By Alexander Chiejina with wire reports
Google has unveiled PaLM 2, its next generation large language model that builds on Google’s legacy of breakthrough research in machine learning and responsible AI.
It excels at advanced reasoning tasks, including code and maths, classification and question answering, translation and multilingual proficiency, and natural language generation better than our previous state-of-the-art LLMs, including PaLM.
It can accomplish these tasks because of the way it was built – bringing together compute-optimal scaling, an improved dataset mixture, and model architecture improvements.
PaLM 2 is grounded in Google’s approach to building and deploying AI responsibly. It was evaluated rigorously for its potential harms and biases, capabilities and downstream uses in research and in-product applications. It is being used in other state-of-the-art models, like Med-PaLM 2 and Sec-PaLM, and is powering generative AI features and tools at Google, like Bard and the PaLM API.
What PaLM2 can do
PaLM 2 can decompose a complex task into simpler subtasks and is better at understanding nuances of the human language than previous LLMs, like PaLM. For example, PaLM 2 excels at understanding riddles and idioms, which requires understanding ambiguous and figurative meaning of words, rather than the literal meaning.
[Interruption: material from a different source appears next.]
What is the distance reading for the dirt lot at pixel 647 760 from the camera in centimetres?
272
PaLM 2 was pre-trained on parallel multilingual text and on a much larger corpus of different languages than its predecessor, PaLM. This makes PaLM 2 excel at multilingual tasks.
Building PaLM 2
PaLM 2 excels at tasks like advanced reasoning, translation, and code generation because of how it was built. It improves upon its predecessor, PaLM, by unifying three distinct research advancements in large language models:
The basic idea of compute-optimal scaling is to scale the model size and the training dataset size in proportion to each other. This new technique makes PaLM 2 smaller than PaLM, but more efficient with overall better performance, including faster inference, fewer parameters to serve, and a lower serving cost.
Previous LLMs, like PaLM, used pre-training datasets that were mostly English-only text. PaLM 2 improves on its corpus with a more multilingual and diverse pre-training mixture, which includes hundreds of human and programming languages, mathematical equations, scientific papers, and web pages. PaLM 2 has an improved architecture and was trained on a variety of different tasks, all of which helps PaLM 2 learn different aspects of language.
Evaluating PaLM 2
PaLM 2 achieves state of the art results on reasoning benchmark tasks such as WinoGrande and BigBench-Hard. It is significantly more multilingual than our previous large language model, PaLM, achieving better results on benchmarks such as XSum, WikiLingua and XLSum. PaLM 2 also improves translation capability over PaLM and Google Translate in languages like Portuguese and Chinese.
PaLM 2 continues our responsible AI development and commitment to safety. PaLM 2 demonstrates improved multilingual toxicity classification capabilities, and has built-in control over toxic generation.
Potential harms and bias were evaluated across a range of potential downstream uses for PaLM 2, including dialog, classification, translation, and question answering. This includes developing new evaluations for measuring potential harms in generative question-answering settings and dialog settings related to toxic language harms and social bias related to identity terms.